Мир и Дар Владимира Набокова
Шрифт:
«Третий Рейх произвел на меня впечатление сумасшедшего дома — язычество, выводы, делаемые из расизма в науке, законодательстве и быту, — и военные лагеря… Ко всему русскому… отношение оскорбительное…
Я несколько раз видался с Сириным и был на его вечере, на котором было человек 100–120 уцелевших в Берлине евреев, типа алдановских Кременецких — среда, от которой у меня делается гусиная кожа, но без которой не вышло бы ни одной строчки по-русски. Сирин читал стихи — мне они просто непонятны, — рассказ, очень средний, — и блестящий отрывок из biographie romance — шаржа? памфлета против „общественности“? — о Чернышевском.
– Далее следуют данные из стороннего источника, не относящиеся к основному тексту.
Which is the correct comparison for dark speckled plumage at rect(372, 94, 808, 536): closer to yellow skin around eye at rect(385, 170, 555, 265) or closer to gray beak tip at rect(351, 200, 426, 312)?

Блестящий.
А что вы скажете о „Приглашении на казнь“? Знаю, что эсэры, от которых зависело ее появление в „Совр. записках“, дали свое согласие с разрывом сердца… Сирин чрезвычайно к себе располагающ — puis s'est un monsieur [17] —
17
И к тому же это аристократ (фр).
Вскоре на банкете, посвященном семидесятилетию Гессена, Набоков произнес спич, в котором вспомнил о далеких временах, когда юбиляр еще не был «приписанным к населению его души Иосифом Владимировичем», а был легендарным Гессеном из мифологического окружения его детства: престарелые родственники в отсутствие родителей с наслаждением и ужасом толковали тогда о пагубном влиянии, которое этот Гессен (змеиный свист двойной согласной) имеет на отца…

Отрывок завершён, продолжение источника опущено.